Bootstrapping entanglement in quantum spin chains

Jiaju Zhang, Arash Jafarizadeh, M. A. Rajabpour

Published 2023-10-25Version 1

This paper aims to redefine how we understand and calculate the properties of quantum many-body systems, specifically focusing on entanglement in quantum spin systems. Traditional approaches necessitate the diagonalization of the system's Hamiltonian to ascertain properties such as eigenvalues, correlation functions, and quantum entanglement. In contrast, we employ the bootstrap method, a technique that leverages consistency relations rather than direct diagonalization, to estimate these properties.

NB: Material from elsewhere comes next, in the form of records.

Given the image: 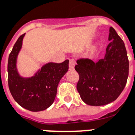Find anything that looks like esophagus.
I'll return each instance as SVG.
<instances>
[{"label": "esophagus", "mask_w": 135, "mask_h": 135, "mask_svg": "<svg viewBox=\"0 0 135 135\" xmlns=\"http://www.w3.org/2000/svg\"><path fill=\"white\" fill-rule=\"evenodd\" d=\"M75 61L74 59H70V62H69V69L70 70H73L75 68Z\"/></svg>", "instance_id": "1"}]
</instances>
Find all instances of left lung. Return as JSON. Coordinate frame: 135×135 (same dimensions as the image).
Segmentation results:
<instances>
[{"label":"left lung","mask_w":135,"mask_h":135,"mask_svg":"<svg viewBox=\"0 0 135 135\" xmlns=\"http://www.w3.org/2000/svg\"><path fill=\"white\" fill-rule=\"evenodd\" d=\"M105 54L97 62L88 58L77 60L75 69L79 76L77 89L87 105H104L120 96L129 74V60L125 44L110 27Z\"/></svg>","instance_id":"8db88e82"}]
</instances>
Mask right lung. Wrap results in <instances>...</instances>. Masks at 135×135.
<instances>
[{
  "label": "right lung",
  "instance_id": "1",
  "mask_svg": "<svg viewBox=\"0 0 135 135\" xmlns=\"http://www.w3.org/2000/svg\"><path fill=\"white\" fill-rule=\"evenodd\" d=\"M25 34L21 35L9 55L8 80L9 89L19 105L33 112L46 110L55 100L58 83L69 68V60L61 63L49 62L34 76L22 77L17 69V58Z\"/></svg>",
  "mask_w": 135,
  "mask_h": 135
}]
</instances>
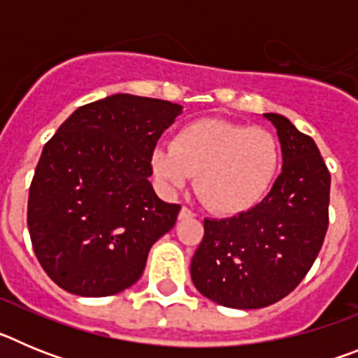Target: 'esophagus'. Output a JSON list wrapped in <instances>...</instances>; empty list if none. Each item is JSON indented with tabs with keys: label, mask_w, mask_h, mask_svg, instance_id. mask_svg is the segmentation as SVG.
<instances>
[{
	"label": "esophagus",
	"mask_w": 358,
	"mask_h": 358,
	"mask_svg": "<svg viewBox=\"0 0 358 358\" xmlns=\"http://www.w3.org/2000/svg\"><path fill=\"white\" fill-rule=\"evenodd\" d=\"M192 217H195V213L192 210H189V208H186V206H182L181 208V211H179V218H192Z\"/></svg>",
	"instance_id": "esophagus-1"
}]
</instances>
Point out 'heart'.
<instances>
[{
	"label": "heart",
	"mask_w": 358,
	"mask_h": 358,
	"mask_svg": "<svg viewBox=\"0 0 358 358\" xmlns=\"http://www.w3.org/2000/svg\"><path fill=\"white\" fill-rule=\"evenodd\" d=\"M281 147L268 129L220 118L182 125L172 145H157L152 170L166 189L195 177V192L211 211L235 215L256 206L273 186Z\"/></svg>",
	"instance_id": "obj_1"
}]
</instances>
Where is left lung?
<instances>
[{"label":"left lung","instance_id":"8db88e82","mask_svg":"<svg viewBox=\"0 0 358 358\" xmlns=\"http://www.w3.org/2000/svg\"><path fill=\"white\" fill-rule=\"evenodd\" d=\"M264 116L278 131L283 170L249 211L204 218L189 268L199 292L229 308H264L289 296L314 265L330 220L331 177L315 141L285 116Z\"/></svg>","mask_w":358,"mask_h":358}]
</instances>
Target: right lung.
Wrapping results in <instances>:
<instances>
[{
    "label": "right lung",
    "mask_w": 358,
    "mask_h": 358,
    "mask_svg": "<svg viewBox=\"0 0 358 358\" xmlns=\"http://www.w3.org/2000/svg\"><path fill=\"white\" fill-rule=\"evenodd\" d=\"M179 103L113 94L78 107L44 145L28 194L31 248L61 289L113 296L140 280L179 204L156 195L152 152Z\"/></svg>",
    "instance_id": "add662e5"
}]
</instances>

Our work extends the bootstrap approach to quantum spin systems, concentrating on the well-known Lipkin-Meshkov-Glick model with both transverse and longitudinal external magnetic fields. Unlike previous studies that have focused mainly on ground-state properties, our methodology allows for the calculation of a broad range of properties, including energy spectrum, angular momentum, concurrence, tangle, residual tangle, and quantum Fisher information (QFI), for all eigenstates. We show that this approach offers not only a new computational methodology but also a comprehensive view of both bipartite and multipartite entanglement properties across the entire spectrum of eigenstates. Specifically, we demonstrate that states typically found in the central region of the spectrum exhibit greater multipartite entanglement, as indicated by larger QFI values, compared to states at the edges of the spectrum. In contrast, concurrence displays the opposite trend. This observed behavior is in line with the monogamy principle governing quantum entanglement.